I’ve been pruning trees and moving plants around in the garden a bit as I start to orient myself outside again. The rhubarb was not thriving in the spot I planted it three years ago, so I’ve moved it into the orchard which left a patch of acidic soil open to move the struggling blueberries into. I’ve got some dye seeds in the planting tray, and flower seeds to sow outdoors (hollyhocks and sweet peas – both of which I need more of in my life). It’s really just puttering at this point, but pretty soon we’ll have to get serious about the yard again.
I’ve been a bit mentally absent from things these last three weeks, owing to an epic issue going on in another part of my life (not health-related, I’m fine – just stressed). Because my life normally hums along in a drama-free way, and I do lots of meditation and exercise to help keep things stable, I had forgotten how much acute stress acts to separate the self from the body (the chemical flooding, racing heartbeat, and dissociative states). It’s made it impossible to write anything other than my handful of daily instagram words, and I haven’t been very good at keeping up with anything not immediately in front of me.
As a result, some issues I thought were long resolved have returned. Fortunately I know that can be helped with a bit of therapy, so I’m figuring that out right now as well as doing what I can to alleviate the actual situation that created this chain effect in the first place. It’s been a trying time, all round, though I recognize how well-resourced I am, including having a very supportive life partner who pulls out all the stops in our life together.
I’ve got a new warp on the loom as of last night – napkins with squares of texture which you can see in the photo above. I’m not sure about my colour choices after the soothing blues I was working with last month, but I think when these are finished they will work and I do love the combinations coming out in the weave.

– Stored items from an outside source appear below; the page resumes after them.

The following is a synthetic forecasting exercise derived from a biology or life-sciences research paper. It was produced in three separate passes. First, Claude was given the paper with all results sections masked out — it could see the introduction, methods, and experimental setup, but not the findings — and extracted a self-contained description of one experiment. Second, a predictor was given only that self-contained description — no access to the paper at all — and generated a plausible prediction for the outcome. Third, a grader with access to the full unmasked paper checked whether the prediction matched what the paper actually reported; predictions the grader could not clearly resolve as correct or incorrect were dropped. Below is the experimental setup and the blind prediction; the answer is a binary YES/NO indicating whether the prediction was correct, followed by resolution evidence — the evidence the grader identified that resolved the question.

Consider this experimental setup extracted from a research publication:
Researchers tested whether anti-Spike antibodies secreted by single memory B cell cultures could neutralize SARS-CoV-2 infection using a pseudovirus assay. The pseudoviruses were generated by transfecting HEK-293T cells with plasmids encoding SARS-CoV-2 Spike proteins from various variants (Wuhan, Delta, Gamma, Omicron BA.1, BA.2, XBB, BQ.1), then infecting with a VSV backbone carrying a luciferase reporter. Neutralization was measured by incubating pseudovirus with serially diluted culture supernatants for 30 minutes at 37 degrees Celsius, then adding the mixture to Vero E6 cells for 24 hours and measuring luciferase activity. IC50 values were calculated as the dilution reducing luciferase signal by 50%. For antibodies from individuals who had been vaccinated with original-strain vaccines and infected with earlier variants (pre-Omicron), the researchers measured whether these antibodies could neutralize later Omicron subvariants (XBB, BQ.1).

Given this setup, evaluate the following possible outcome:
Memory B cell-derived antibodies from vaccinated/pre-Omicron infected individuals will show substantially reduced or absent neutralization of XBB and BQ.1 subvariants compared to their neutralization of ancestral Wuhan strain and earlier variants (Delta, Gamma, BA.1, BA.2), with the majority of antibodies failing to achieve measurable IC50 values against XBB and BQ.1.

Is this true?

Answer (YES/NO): NO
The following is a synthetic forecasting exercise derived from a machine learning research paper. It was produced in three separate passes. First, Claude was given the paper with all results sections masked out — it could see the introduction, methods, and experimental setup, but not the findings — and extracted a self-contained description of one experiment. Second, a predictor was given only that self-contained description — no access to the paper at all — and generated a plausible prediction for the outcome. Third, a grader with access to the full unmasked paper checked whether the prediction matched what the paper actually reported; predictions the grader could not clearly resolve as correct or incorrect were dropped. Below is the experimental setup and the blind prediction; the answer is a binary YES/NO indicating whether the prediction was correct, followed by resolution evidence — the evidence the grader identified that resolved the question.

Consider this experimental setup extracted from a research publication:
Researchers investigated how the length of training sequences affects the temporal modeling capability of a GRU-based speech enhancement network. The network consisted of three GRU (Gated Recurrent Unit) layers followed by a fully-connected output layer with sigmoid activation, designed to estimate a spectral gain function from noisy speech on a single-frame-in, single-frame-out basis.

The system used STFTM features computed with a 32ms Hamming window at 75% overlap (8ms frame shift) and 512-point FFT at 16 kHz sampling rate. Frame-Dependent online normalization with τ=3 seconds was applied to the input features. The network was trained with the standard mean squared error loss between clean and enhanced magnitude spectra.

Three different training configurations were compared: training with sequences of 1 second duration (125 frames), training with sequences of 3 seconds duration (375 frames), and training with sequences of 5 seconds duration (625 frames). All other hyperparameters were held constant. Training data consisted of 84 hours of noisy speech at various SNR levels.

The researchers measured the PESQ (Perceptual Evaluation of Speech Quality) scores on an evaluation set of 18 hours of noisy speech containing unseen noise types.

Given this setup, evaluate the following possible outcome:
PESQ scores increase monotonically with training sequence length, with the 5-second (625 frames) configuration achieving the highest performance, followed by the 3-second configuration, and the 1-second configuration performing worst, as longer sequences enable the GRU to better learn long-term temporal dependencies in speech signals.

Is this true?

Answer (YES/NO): NO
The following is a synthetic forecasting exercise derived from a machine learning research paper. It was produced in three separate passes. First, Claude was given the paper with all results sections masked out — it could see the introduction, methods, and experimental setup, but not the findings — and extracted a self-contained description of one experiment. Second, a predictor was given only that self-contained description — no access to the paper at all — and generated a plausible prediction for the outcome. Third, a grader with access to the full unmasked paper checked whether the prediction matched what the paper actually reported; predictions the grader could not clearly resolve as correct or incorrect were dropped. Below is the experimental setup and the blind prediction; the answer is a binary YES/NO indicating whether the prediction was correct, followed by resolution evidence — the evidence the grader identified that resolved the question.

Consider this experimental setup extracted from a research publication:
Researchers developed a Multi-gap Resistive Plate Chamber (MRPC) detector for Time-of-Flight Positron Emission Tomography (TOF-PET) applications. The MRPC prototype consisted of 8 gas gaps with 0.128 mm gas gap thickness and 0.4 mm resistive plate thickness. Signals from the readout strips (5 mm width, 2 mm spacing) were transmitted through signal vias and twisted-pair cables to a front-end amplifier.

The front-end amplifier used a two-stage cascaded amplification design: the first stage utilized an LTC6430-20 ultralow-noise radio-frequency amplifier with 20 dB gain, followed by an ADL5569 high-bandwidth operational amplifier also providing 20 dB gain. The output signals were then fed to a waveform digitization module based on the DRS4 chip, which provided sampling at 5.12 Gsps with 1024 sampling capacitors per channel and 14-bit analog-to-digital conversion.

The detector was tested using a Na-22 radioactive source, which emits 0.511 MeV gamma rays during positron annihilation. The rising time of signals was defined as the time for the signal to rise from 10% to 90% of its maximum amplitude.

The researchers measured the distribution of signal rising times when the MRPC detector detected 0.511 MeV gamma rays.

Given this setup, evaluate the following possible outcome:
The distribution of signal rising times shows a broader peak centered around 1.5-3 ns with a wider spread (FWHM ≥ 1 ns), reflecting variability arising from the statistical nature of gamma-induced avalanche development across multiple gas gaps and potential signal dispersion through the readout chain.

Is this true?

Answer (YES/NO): NO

Working with my hands is one of the things that calms me most, the project-oriented nature of functional work brings me immense satisfaction, whether that’s weaving a domestic item or winding a ball of yarn.
I’m not sure how to close this off except to say I’m still out here, doing my thing, and working through the stuff that needs to be worked through. More soon when the writing returns to me – and happy equinox to all! May your days unfold with grace as the season transitions to warmer days!